Deborah Brown’s kaleidoscopic spotlight on NYC’s neighborhoods and micro-communities came as a surprise for the artist herself, a New Yorker of forty-two years who rediscovered her own city during the pandemic. From Brown’s shadow on the deserted streets near her studio in East Williamsburg, which she then wandered around with her long-time canine companion, Trout, to the later revived sidewalks of Bushwick and Tribeca, where street vendors lure locals and tourists with their colorful wares of imported merchandize, to Chinatown’s sensory overload of fishmonger’s vitrines, makeshift stalls, red-and-yellow signs and glowing restaurant lights, to Ecuadorian fruit sellers on the L train platform at Union Square, to starchitect Frank Gehry’s skyscraper foregrounded by street food carts, to Brooklyn stray cats to Upper East Side dog walkers – the sights, sounds and characters of the grand metropolis invigorated Brown’s practice, infusing it with an electrifyingly exciting palette and a bravado brushwork that is fresh and spontaneous, but only achievable with decades-long experience.

Shifting an individual’s gaze from her own shadow to the surfaces and objects it traversed, to the people that animate those objects, Brown discovered a universe that is New York City. A place that can make one feel lonely but never alone, that is both contemporary and arcane, the center of the world and its backwaters, globalized and painfully local, a window to today and a portal to eternity, excruciating and energizing, ever evolving and beaconing new waves of “the tired, poor, huddled masses” with its supermarket and bodega shelves, street signage and unoriginal consumer goods that can be purchased anywhere else, including the internet, but, the same way as they were in medieval markets, seem so much more appealing to buy on the dusty streets.

​Brown offers a place in art history to the individuals, communities and spaces in New York that are often overlooked or taken for granted by thousands of passersby. Seen as just purveyors of the goods they provide, flickering shadows, who display, tout, parcel and haggle, then disappear from view, they are now permanently fixed and illuminated, as was the case with Paris of the Impressionists, by the artist’s emotion and the fleeting changes of NYC’s light.
-------------------------
■ **Tasks to perform**
1. How many years has the artist in the Deborah Brown text been a New Yorker?
2. Please rewrite the part of the Deborah Brown text that begins with "Shifting an individual’s" and ends after "the dusty streets.", with "medieval markets" changed to "ancient bazaars".

■ **Supplied entries**
-------------------------
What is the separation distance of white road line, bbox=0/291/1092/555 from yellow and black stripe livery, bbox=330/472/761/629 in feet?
-------------------------
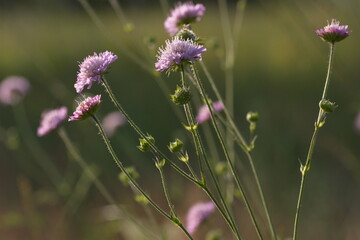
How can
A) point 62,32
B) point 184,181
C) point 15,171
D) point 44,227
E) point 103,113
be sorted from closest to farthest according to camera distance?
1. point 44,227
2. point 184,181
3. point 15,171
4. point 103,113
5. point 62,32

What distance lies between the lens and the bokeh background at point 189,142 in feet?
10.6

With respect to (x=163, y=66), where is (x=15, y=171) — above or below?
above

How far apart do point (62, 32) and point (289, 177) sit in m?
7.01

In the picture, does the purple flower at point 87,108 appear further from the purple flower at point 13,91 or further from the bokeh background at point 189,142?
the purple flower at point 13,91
-------------------------
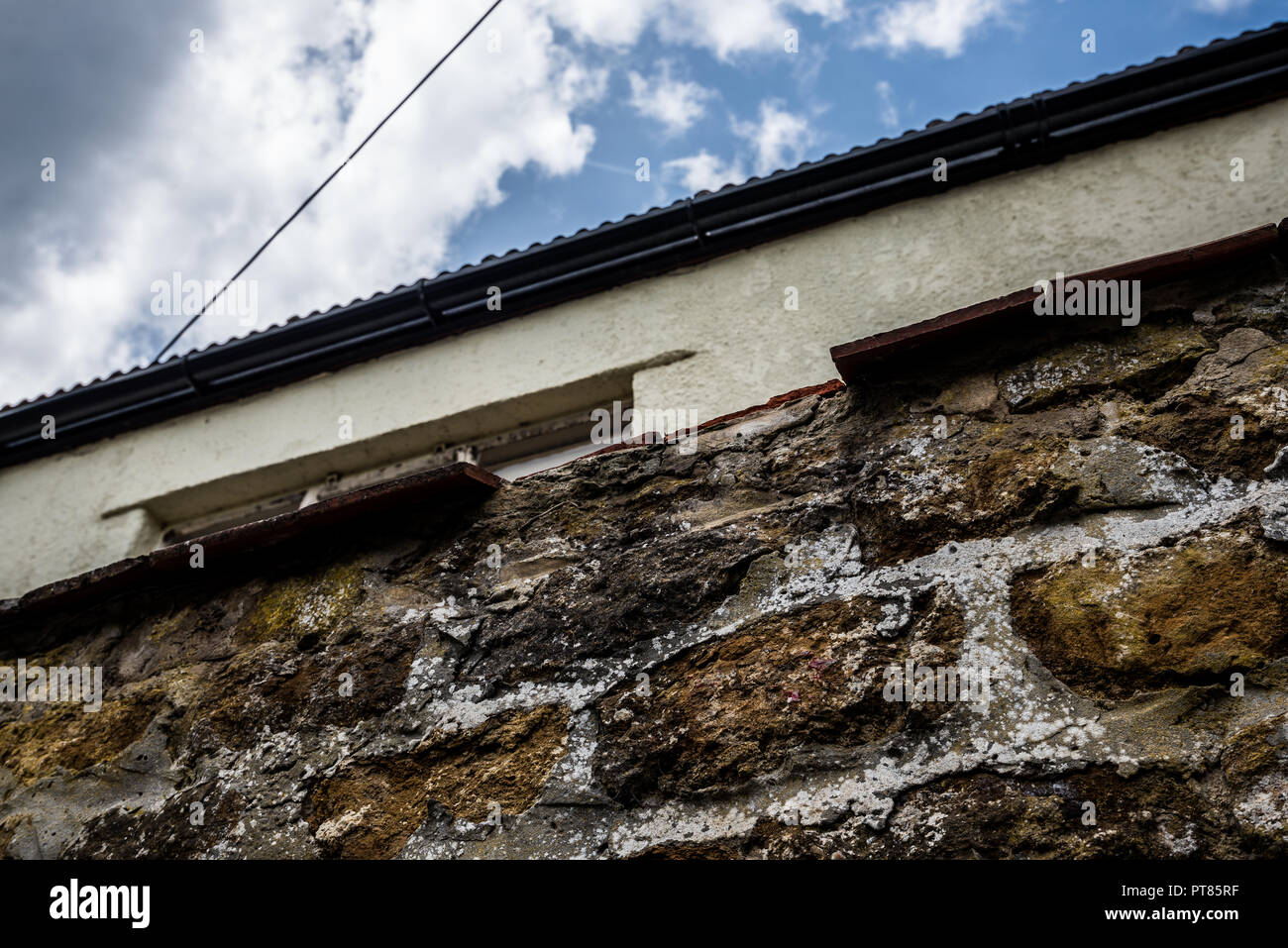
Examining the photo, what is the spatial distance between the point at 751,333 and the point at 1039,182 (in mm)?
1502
-------------------------
■ **Solutions to the problems**
1. Forty-two years.

2.
Shifting an individual’s gaze from her own shadow to the surfaces and objects it traversed, to the people that animate those objects, Brown discovered a universe that is New York City. A place that can make one feel lonely but never alone, that is both contemporary and arcane, the center of the world and its backwaters, globalized and painfully local, a window to today and a portal to eternity, excruciating and energizing, ever evolving and beaconing new waves of “the tired, poor, huddled masses” with its supermarket and bodega shelves, street signage and unoriginal consumer goods that can be purchased anywhere else, including the internet, but, the same way as they were in ancient bazaars, seem so much more appealing to buy on the dusty streets.